• WHAT YOU ARE ASKED TO DO: Rewrite each item below, replacing every occurrence of "wheelhouse window" with "pilothouse window" and leaving everything else the same. Omit the pictures from your answer.
......
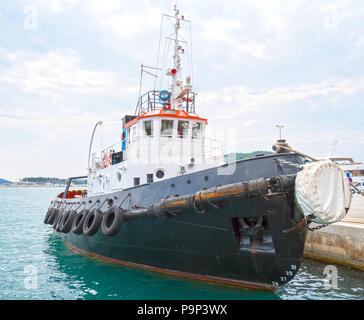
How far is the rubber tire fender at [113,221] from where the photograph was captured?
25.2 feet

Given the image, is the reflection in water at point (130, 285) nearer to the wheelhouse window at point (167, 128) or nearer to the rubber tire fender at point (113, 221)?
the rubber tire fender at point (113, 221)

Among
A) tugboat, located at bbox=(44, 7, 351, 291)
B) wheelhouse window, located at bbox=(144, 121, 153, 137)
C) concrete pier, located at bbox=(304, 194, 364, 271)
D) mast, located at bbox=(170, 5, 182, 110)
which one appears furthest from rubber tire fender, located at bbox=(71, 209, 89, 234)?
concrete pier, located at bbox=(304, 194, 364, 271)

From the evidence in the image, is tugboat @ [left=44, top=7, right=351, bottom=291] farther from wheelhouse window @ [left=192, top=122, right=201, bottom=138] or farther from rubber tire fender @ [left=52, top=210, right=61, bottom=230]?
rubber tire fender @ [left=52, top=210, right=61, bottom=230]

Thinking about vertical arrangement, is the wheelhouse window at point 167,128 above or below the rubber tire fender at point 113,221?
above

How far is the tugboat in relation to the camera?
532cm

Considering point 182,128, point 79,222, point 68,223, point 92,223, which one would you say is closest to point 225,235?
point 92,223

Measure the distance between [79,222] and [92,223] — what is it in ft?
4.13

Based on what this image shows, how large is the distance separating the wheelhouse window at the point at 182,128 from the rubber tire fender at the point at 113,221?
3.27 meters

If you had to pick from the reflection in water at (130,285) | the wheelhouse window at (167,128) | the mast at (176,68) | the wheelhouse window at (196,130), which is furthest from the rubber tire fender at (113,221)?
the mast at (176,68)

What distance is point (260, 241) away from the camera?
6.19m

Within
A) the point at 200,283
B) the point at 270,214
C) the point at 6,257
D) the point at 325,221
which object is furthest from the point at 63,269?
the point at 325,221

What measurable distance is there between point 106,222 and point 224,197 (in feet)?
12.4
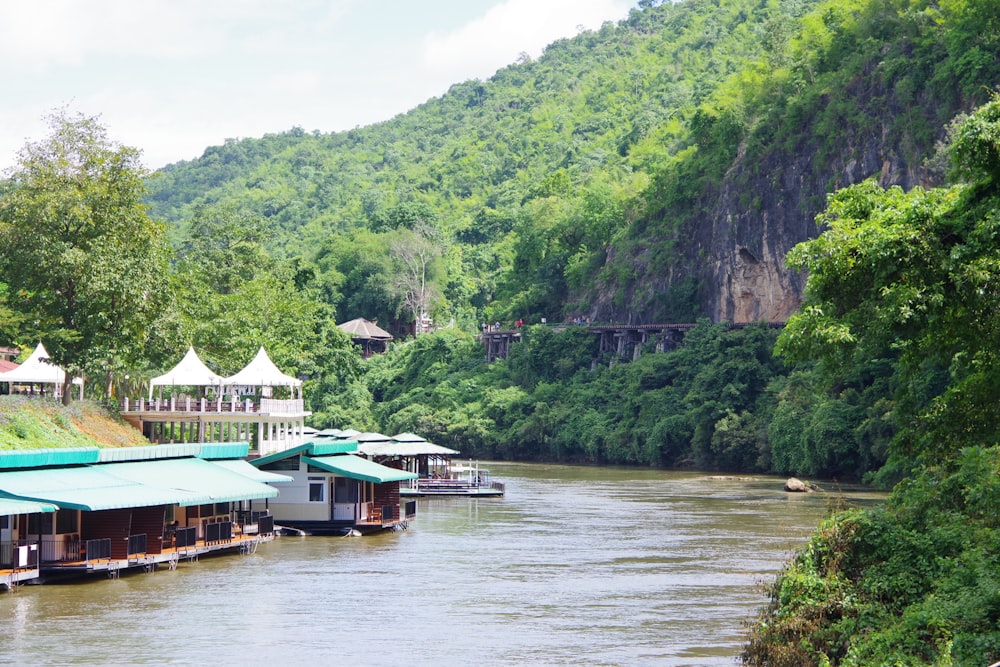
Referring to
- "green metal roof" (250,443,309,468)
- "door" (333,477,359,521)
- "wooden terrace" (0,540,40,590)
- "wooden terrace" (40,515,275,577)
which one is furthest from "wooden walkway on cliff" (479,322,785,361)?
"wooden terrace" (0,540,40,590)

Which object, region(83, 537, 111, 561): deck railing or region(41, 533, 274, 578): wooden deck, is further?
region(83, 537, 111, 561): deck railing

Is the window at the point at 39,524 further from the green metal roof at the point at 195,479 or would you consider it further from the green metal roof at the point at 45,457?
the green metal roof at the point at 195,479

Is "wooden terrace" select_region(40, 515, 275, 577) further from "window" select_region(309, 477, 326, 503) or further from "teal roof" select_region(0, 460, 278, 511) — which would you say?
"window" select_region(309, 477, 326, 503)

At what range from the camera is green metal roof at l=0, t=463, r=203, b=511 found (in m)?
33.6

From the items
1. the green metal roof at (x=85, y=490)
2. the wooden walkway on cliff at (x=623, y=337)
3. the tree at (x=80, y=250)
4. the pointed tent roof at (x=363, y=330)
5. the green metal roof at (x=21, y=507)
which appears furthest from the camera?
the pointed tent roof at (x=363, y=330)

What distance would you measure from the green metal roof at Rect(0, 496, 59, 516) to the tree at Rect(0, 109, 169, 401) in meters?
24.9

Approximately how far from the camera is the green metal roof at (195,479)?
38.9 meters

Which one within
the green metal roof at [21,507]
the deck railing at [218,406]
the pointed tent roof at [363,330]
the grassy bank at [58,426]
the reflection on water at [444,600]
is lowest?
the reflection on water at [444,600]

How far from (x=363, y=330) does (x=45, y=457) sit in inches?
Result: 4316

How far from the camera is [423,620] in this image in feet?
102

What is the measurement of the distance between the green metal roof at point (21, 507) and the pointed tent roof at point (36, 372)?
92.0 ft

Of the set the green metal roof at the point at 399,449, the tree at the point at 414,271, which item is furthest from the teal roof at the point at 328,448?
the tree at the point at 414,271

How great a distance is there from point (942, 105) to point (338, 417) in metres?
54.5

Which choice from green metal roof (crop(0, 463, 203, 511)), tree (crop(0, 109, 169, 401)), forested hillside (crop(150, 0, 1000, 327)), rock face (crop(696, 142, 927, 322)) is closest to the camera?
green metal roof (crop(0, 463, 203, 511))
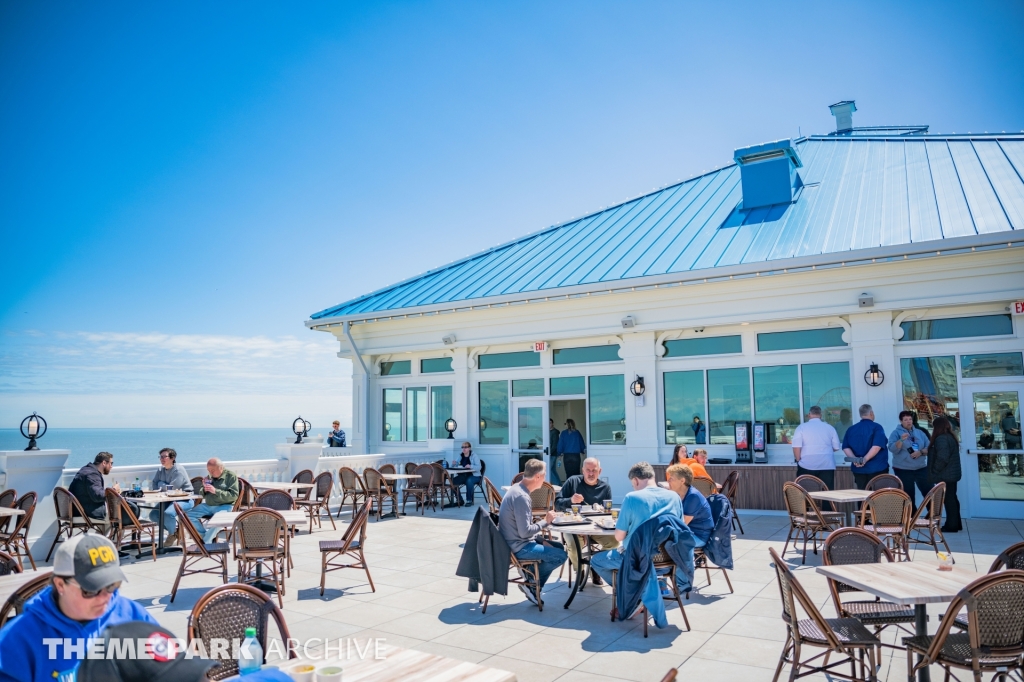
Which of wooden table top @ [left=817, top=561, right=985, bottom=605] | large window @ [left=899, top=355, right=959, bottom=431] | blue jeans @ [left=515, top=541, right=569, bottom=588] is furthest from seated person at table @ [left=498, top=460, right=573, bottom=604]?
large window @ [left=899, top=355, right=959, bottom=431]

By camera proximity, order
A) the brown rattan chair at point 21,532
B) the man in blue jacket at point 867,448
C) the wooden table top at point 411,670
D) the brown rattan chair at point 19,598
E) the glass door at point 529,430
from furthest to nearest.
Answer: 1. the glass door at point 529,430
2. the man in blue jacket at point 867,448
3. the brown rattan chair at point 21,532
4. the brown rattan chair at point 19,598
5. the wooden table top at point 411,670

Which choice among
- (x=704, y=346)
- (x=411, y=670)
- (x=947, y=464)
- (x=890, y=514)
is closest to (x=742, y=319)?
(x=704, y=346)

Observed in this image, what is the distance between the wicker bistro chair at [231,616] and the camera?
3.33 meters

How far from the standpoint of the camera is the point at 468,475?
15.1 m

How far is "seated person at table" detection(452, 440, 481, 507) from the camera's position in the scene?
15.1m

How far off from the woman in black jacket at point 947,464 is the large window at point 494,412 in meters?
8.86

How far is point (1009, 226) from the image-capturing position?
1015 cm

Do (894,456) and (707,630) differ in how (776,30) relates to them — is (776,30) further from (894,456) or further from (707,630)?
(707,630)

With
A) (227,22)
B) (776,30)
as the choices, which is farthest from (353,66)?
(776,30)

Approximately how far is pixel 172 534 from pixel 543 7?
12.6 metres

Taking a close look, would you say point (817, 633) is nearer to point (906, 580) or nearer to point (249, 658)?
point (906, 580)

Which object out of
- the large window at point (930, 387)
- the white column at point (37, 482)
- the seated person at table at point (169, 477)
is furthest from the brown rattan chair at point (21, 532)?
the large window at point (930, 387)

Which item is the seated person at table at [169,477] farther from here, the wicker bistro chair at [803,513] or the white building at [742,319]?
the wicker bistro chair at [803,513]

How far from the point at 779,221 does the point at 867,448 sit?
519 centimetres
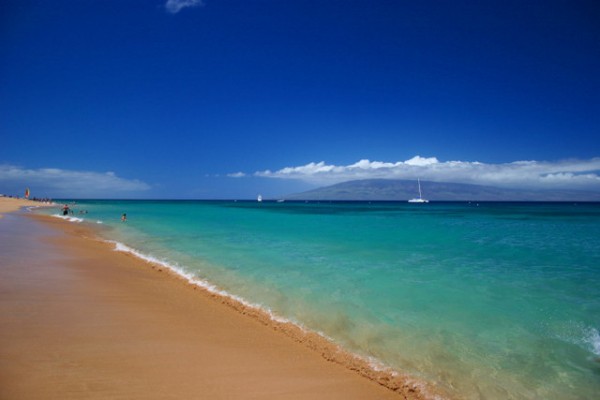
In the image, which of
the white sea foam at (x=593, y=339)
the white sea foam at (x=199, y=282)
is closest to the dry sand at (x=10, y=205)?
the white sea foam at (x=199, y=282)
......
• TASK RESPONSE:
How far is the rubber tire fender at [113,221] from where the photograph was captured?
25.2 feet

Given the image, is the reflection in water at point (130, 285) nearer to the pilothouse window at point (167, 128) or nearer to the rubber tire fender at point (113, 221)?
the rubber tire fender at point (113, 221)

Among
A) tugboat, located at bbox=(44, 7, 351, 291)
B) pilothouse window, located at bbox=(144, 121, 153, 137)
C) concrete pier, located at bbox=(304, 194, 364, 271)
D) mast, located at bbox=(170, 5, 182, 110)
which one appears furthest from rubber tire fender, located at bbox=(71, 209, 89, 234)?
concrete pier, located at bbox=(304, 194, 364, 271)

From the evidence in the image, is tugboat @ [left=44, top=7, right=351, bottom=291] farther from pilothouse window @ [left=192, top=122, right=201, bottom=138] or farther from rubber tire fender @ [left=52, top=210, right=61, bottom=230]?
rubber tire fender @ [left=52, top=210, right=61, bottom=230]

Thinking about vertical arrangement, is the pilothouse window at point 167,128 above or below the rubber tire fender at point 113,221?
above

How far is the tugboat in relation to the camera?
532cm

Considering point 182,128, point 79,222, point 68,223, point 92,223, which one would you say is closest to point 225,235?
point 92,223

Measure the distance between [79,222] and [92,223] — what is it in ft?
4.13

Based on what this image shows, how large is the distance separating the pilothouse window at the point at 182,128 from the rubber tire fender at the point at 113,221?
3.27 meters

If you had to pick from the reflection in water at (130,285) | the pilothouse window at (167,128) | the mast at (176,68) | the pilothouse window at (196,130), which is furthest from the rubber tire fender at (113,221)?
the mast at (176,68)

What distance is point (260, 241) away from the camera?
6.19m

Within
A) the point at 200,283
B) the point at 270,214
C) the point at 6,257
D) the point at 325,221
which object is furthest from the point at 63,269?
the point at 325,221

What measurable distance is there between point 106,222 and point 224,197 (in feet)?
12.4
Referring to
- "green metal roof" (250,443,309,468)
- "door" (333,477,359,521)
- "wooden terrace" (0,540,40,590)
- "wooden terrace" (40,515,275,577)
which one is furthest from "wooden walkway on cliff" (479,322,785,361)?
"wooden terrace" (0,540,40,590)

Which object, region(83, 537, 111, 561): deck railing or region(41, 533, 274, 578): wooden deck, is further?
region(83, 537, 111, 561): deck railing

Is the window at the point at 39,524 further from the green metal roof at the point at 195,479 or would you consider it further from the green metal roof at the point at 45,457?
the green metal roof at the point at 195,479

Is "wooden terrace" select_region(40, 515, 275, 577) further from "window" select_region(309, 477, 326, 503) or further from "teal roof" select_region(0, 460, 278, 511) — which would you say?
"window" select_region(309, 477, 326, 503)

At what range from the camera is green metal roof at l=0, t=463, r=203, b=511 found (in m)?
33.6

From the items
1. the green metal roof at (x=85, y=490)
2. the wooden walkway on cliff at (x=623, y=337)
3. the tree at (x=80, y=250)
4. the pointed tent roof at (x=363, y=330)
5. the green metal roof at (x=21, y=507)
which appears furthest from the camera?
the pointed tent roof at (x=363, y=330)

What distance would you measure from the green metal roof at Rect(0, 496, 59, 516) to the tree at Rect(0, 109, 169, 401) in meters?
24.9

Approximately how far from the camera is the green metal roof at (195,479)?
38.9 meters

Which one within
the green metal roof at [21,507]
the deck railing at [218,406]
the pointed tent roof at [363,330]
the grassy bank at [58,426]
the reflection on water at [444,600]
is lowest?
the reflection on water at [444,600]

How far from (x=363, y=330) does (x=45, y=457) sit in inches?
Result: 4316

How far from the camera is [423,620] in this image in feet?
102

What is the measurement of the distance between the green metal roof at point (21, 507) and the pointed tent roof at point (36, 372)?
92.0 ft

Of the set the green metal roof at the point at 399,449, the tree at the point at 414,271, which item is furthest from the teal roof at the point at 328,448?
the tree at the point at 414,271

How great a distance is there from point (942, 105) to point (338, 417) in metres?
54.5

Which choice from green metal roof (crop(0, 463, 203, 511)), tree (crop(0, 109, 169, 401)), forested hillside (crop(150, 0, 1000, 327)), rock face (crop(696, 142, 927, 322)) is closest to the camera?
green metal roof (crop(0, 463, 203, 511))
Which of wooden table top @ [left=817, top=561, right=985, bottom=605] | large window @ [left=899, top=355, right=959, bottom=431] | blue jeans @ [left=515, top=541, right=569, bottom=588] is furthest from seated person at table @ [left=498, top=460, right=573, bottom=604]?
large window @ [left=899, top=355, right=959, bottom=431]

By camera proximity, order
A) the brown rattan chair at point 21,532
B) the man in blue jacket at point 867,448
C) the wooden table top at point 411,670
D) the brown rattan chair at point 19,598
E) the glass door at point 529,430
from furthest to nearest.
Answer: 1. the glass door at point 529,430
2. the man in blue jacket at point 867,448
3. the brown rattan chair at point 21,532
4. the brown rattan chair at point 19,598
5. the wooden table top at point 411,670

Which choice among
- (x=704, y=346)
- (x=411, y=670)
- (x=947, y=464)
- (x=890, y=514)
is closest to (x=742, y=319)?
(x=704, y=346)

Observed in this image, what is the distance between the wicker bistro chair at [231,616] and the camera?
3.33 meters

How far from the standpoint of the camera is the point at 468,475?
15.1 m

How far is "seated person at table" detection(452, 440, 481, 507) from the camera's position in the scene?
15.1m

How far off from the woman in black jacket at point 947,464 is the large window at point 494,412 in meters?
8.86

How far is point (1009, 226) from the image-capturing position?
1015 cm

Do (894,456) and (707,630) differ in how (776,30) relates to them — is (776,30) further from (894,456) or further from (707,630)?
(707,630)

With
A) (227,22)
B) (776,30)
as the choices, which is farthest from (353,66)?
(776,30)

Approximately how far is pixel 172 534 from pixel 543 7?
12.6 metres

Taking a close look, would you say point (817, 633) is nearer to point (906, 580) or nearer to point (249, 658)?
point (906, 580)

Which object out of
- the large window at point (930, 387)
- the white column at point (37, 482)
- the seated person at table at point (169, 477)
is furthest from the brown rattan chair at point (21, 532)?
the large window at point (930, 387)

Which item is the seated person at table at [169,477] farther from here, the wicker bistro chair at [803,513] or the white building at [742,319]?
the wicker bistro chair at [803,513]

How far from the point at 779,221 does the point at 867,448 sit?
519 centimetres
In the image, which of
the white sea foam at (x=593, y=339)
the white sea foam at (x=199, y=282)
is closest to the dry sand at (x=10, y=205)?
the white sea foam at (x=199, y=282)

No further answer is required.